### Brano selezionato

Tra fine marzo e primi di giugno

Politica ·
(Teleborsa) - Ultima parola sul taglio dei parlamentari alle urne: la decisione, dunque, spetterà agli italiani. È quanto stabilito dall’Ufficio Centrale per il referendum della Corte di cassazione, con ordinanza depositata nella giornata di ieri, mercoledì 23 gennaio.

Si legge nel testo dei Giudici: “La richiesta di referendum sul testo di legge costituzionale recante ‘modifica degli articoli 56, 57 e 59 della Costituzione in materia di riduzione del numero dei parlamentari’, sorretta dalla firma di 71 Senatori, è conforme all’art. 138 Cost. ed ha accertato la legittimità del quesito referendario dalla stessa proposto”


60 giorni per decidere la data del voto - Per quanto riguarda la data del referendum, la convocazione spetta al Presidente della Repubblica con un suo decreto "su deliberazione del Consiglio dei ministri" che verrà appositamente convocato entro 60 giorni a partire da ieri, giorno in cui è stata depositata l’ordinanza della Cassazione che ha dato il via libera all'iniziativa. Entro due mesi, dunque, Palazzo Chigi deve decidere in quale data convocare le urne, decisione che deve essere presa in un periodo compreso tra il 50esimo e il 70esimo giorno successivo allo svolgimento del Consiglio dei Ministri. Si potrebbe, dunque, votare tra fine marzo e primi di giugno.

### Contenuto del dataset
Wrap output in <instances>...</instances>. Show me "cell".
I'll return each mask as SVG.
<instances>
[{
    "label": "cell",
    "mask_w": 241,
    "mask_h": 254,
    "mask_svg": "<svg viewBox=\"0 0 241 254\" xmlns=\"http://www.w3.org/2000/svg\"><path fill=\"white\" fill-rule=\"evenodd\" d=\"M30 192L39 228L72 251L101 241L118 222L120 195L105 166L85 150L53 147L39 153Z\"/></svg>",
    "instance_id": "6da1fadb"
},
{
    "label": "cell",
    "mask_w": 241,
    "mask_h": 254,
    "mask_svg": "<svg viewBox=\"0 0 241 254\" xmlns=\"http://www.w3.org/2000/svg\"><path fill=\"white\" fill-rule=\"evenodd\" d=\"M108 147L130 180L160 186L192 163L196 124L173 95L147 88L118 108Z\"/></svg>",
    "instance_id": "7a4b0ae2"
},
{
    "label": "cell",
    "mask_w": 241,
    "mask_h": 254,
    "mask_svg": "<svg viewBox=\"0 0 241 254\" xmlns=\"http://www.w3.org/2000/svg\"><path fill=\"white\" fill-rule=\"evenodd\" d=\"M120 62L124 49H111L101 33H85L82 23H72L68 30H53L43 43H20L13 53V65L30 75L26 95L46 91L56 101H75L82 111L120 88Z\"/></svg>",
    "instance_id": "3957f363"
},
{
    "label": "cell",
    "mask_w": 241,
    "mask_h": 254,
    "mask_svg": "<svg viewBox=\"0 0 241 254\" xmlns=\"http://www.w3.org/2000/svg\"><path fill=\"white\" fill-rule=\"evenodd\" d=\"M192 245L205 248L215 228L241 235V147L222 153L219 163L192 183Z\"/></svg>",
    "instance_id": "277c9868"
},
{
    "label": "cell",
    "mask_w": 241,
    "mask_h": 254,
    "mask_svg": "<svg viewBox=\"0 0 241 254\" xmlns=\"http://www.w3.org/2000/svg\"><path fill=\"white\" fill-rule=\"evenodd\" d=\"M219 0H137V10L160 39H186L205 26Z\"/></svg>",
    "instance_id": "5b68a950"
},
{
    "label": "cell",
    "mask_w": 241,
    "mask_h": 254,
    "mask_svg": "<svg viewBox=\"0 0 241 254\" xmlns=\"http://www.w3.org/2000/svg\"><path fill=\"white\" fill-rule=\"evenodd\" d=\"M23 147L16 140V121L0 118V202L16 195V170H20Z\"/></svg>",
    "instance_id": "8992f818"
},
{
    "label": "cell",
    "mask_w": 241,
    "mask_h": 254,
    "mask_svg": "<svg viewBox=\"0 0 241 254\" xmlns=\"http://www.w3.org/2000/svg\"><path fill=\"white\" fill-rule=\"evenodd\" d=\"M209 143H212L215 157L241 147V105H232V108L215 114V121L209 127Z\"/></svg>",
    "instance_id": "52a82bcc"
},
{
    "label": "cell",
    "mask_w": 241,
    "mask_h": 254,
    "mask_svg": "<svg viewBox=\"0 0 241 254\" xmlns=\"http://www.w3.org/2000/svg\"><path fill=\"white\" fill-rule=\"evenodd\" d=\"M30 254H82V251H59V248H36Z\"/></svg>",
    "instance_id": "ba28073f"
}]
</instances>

### Completa quanto segue
**A)** Trascrivi dal brano sul referendum il passo che va da "60 giorni per" fino a "primi di giugno." incluso.
**B)** Prosegui l'articolo sul referendum per il taglio dei parlamentari dal punto in cui si interrompe.
I record non hanno alcun ruolo in questo esercizio.

### Risposte
**A)**
60 giorni per decidere la data del voto - Per quanto riguarda la data del referendum, la convocazione spetta al Presidente della Repubblica con un suo decreto "su deliberazione del Consiglio dei ministri" che verrà appositamente convocato entro 60 giorni a partire da ieri, giorno in cui è stata depositata l’ordinanza della Cassazione che ha dato il via libera all'iniziativa. Entro due mesi, dunque, Palazzo Chigi deve decidere in quale data convocare le urne, decisione che deve essere presa in un periodo compreso tra il 50esimo e il 70esimo giorno successivo allo svolgimento del Consiglio dei Ministri. Si potrebbe, dunque, votare tra fine marzo e primi di giugno.

**B)**
"Grande soddisfazione per la pronuncia della Cassazione, che ha dato il via libera al referendum sulla legge costituzionale relativa alla riduzione del numero dei parlamentari” è stata espressa dalla Fondazione Luigi Einaudi, promotrice della raccolta firme tra i parlamentari.

“Non vedo l’ora di confrontarmi nella campagna per il referendum. Voglio vedere chi ci sarà dall’altra parte”, aveva detto l’allora capo politico del M5s Luigi Di Maio.

Il referendum confermativo - per il quale non è previsto il quorum - consentirà ai cittadini di esprimersi sulla riforma costituzionale, “bandiera” del M5s, che sforbicia il numero dei parlamentari: da 630 a 400 alla Camera e da 315 a 200 al Senato.